Parker, a former Collingwood player, was particularly blunt about the GWS Giants, who suffered another loss to Gold Coast despite winning the inside-50 count.
"They've just lost to Gold Coast, a very under-manned Gold Coast," Parker said. "They had more inside 50s, I think it was seven more inside 50s, still wasn't able to win. So my concern is, I don't see them getting better. So that's my big L: if you can't beat a very under-manned another bottom side, what does that look like?"
Both hosts pointed to draft inequities baked in from the league's expansion phase as a structural cause.
"It's been uneven since the start because the first eight teams, they all went for the best talent," Bert said, paraphrasing women's football analyst Shiloh Curtis. "Maybe it's stretching out a little bit now, but once the other teams came in, those best players were already part of that established team. Adelaide had pick of the lot in Adelaide. Fremantle had pick of the lot in there. Brisbane had pick of the lot before Gold Coast came in."

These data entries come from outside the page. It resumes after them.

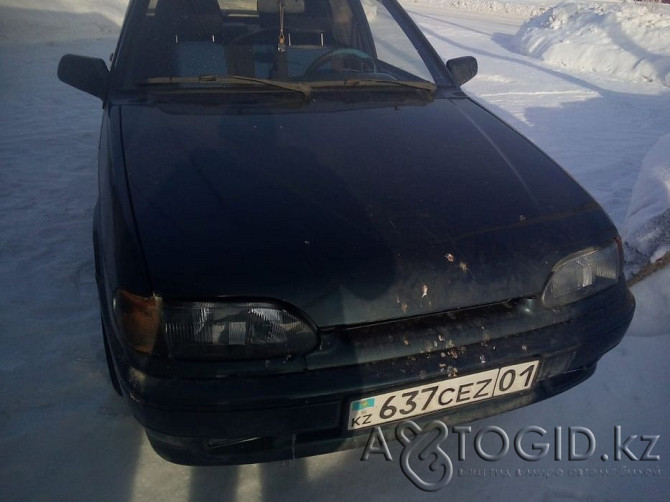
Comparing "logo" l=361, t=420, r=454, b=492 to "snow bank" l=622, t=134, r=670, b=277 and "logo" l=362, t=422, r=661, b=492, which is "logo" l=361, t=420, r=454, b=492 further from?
"snow bank" l=622, t=134, r=670, b=277

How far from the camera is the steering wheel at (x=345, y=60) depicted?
2441 millimetres

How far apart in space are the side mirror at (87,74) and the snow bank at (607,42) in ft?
28.6

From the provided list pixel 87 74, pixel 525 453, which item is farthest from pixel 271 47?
pixel 525 453

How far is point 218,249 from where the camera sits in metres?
1.33

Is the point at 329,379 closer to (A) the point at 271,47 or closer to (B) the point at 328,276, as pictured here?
(B) the point at 328,276

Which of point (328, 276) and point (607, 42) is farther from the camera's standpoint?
point (607, 42)

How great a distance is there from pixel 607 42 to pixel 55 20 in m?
11.0

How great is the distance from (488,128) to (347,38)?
1.16 meters

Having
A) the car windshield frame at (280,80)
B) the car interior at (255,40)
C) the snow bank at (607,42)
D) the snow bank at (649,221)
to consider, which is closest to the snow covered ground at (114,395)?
the snow bank at (649,221)

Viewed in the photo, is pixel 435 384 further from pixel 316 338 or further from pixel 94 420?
pixel 94 420

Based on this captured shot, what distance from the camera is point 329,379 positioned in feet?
4.28

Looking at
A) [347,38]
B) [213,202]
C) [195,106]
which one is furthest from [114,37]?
[213,202]

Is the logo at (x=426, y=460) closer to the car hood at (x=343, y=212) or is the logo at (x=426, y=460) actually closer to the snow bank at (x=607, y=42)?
the car hood at (x=343, y=212)

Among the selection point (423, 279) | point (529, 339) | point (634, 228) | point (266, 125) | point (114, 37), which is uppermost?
point (266, 125)
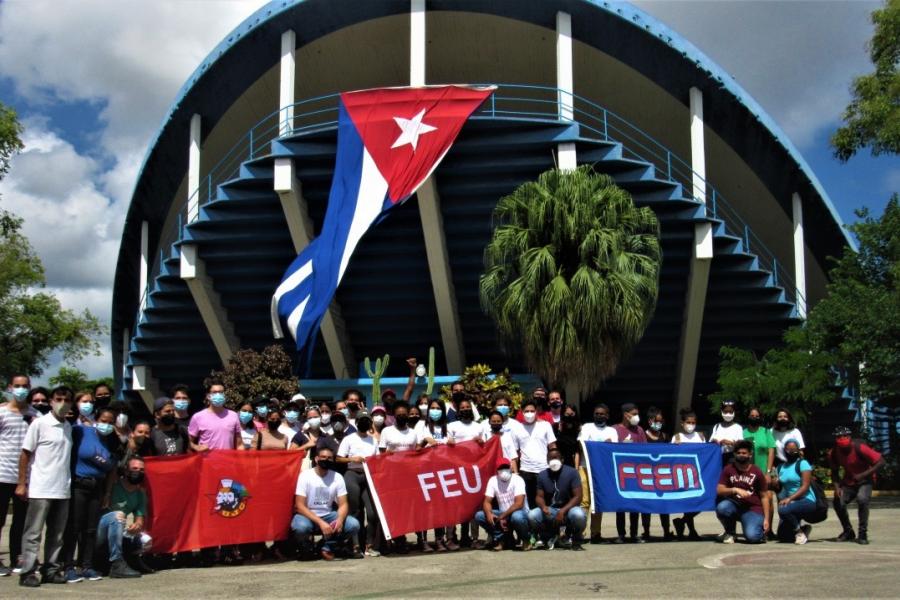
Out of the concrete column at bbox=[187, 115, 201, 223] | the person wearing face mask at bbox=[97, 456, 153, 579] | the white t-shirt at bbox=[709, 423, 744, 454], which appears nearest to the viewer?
the person wearing face mask at bbox=[97, 456, 153, 579]

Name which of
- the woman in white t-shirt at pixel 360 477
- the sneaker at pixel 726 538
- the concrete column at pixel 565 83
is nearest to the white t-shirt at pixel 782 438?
the sneaker at pixel 726 538

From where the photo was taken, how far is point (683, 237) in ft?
79.3

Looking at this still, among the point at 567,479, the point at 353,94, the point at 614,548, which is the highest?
the point at 353,94

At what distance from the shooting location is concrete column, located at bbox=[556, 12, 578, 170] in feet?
74.2

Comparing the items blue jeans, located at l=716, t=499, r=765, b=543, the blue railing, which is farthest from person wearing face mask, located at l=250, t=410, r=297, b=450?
the blue railing

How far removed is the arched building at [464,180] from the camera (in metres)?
23.8

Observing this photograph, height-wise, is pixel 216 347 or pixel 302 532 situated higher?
pixel 216 347

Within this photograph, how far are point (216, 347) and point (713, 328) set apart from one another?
49.2 feet

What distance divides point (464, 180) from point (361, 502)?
44.9ft

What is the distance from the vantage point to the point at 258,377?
24.8 metres

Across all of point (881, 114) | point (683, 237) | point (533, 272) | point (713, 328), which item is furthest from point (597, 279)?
point (713, 328)

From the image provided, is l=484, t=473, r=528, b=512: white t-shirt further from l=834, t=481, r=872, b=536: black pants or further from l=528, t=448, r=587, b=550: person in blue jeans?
l=834, t=481, r=872, b=536: black pants

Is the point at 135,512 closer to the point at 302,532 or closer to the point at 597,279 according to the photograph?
the point at 302,532

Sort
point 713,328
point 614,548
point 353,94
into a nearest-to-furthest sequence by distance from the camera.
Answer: point 614,548 → point 353,94 → point 713,328
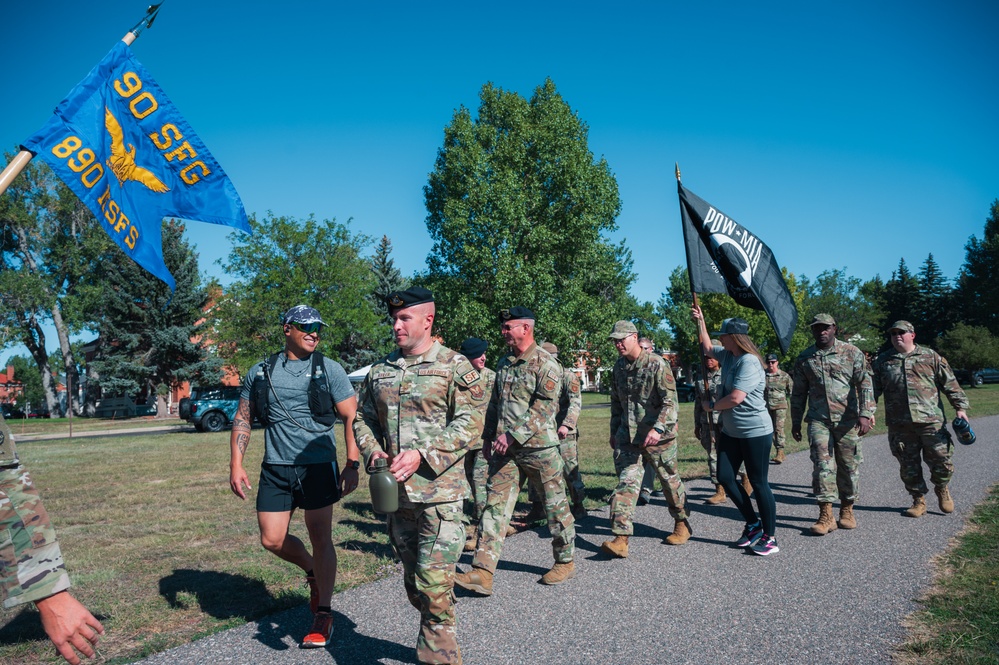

Bert summarised one of Curtis's proposed fixes from her recent appearance with Fox Sports' Ben Waterworth: "Tally up wins and performances from three years and average it out, and that's how you work out the draft. It's quite a complex sort of system that she has devised. There needs to be something like that because otherwise the talent pool is too stretched."
Parker added that the AFLW's low-scoring nature exaggerates the impact. "There's more massive blowouts in this compared to the men. If you're North Melbourne, you want a hot competition. It's like what Mibate said last week: happy we won, but no one wants to watch a low-scoring, boring game of footy. So it's not great for the league in general."
The pair argued that, unlike the AFL men's competition where North Melbourne and West Coast have shouldered most of the wooden-spoon burden in recent seasons, AFLW's struggle is broader. "In the men's, the middle ground can match it with the top," Parker said. "Whereas here, the lower ground is way bigger."
With expansion now complete and AFLW eyeing a longer fixture in coming years, the conversation about how to redistribute young talent and elevate scoring is moving from peripheral debate to central league priority.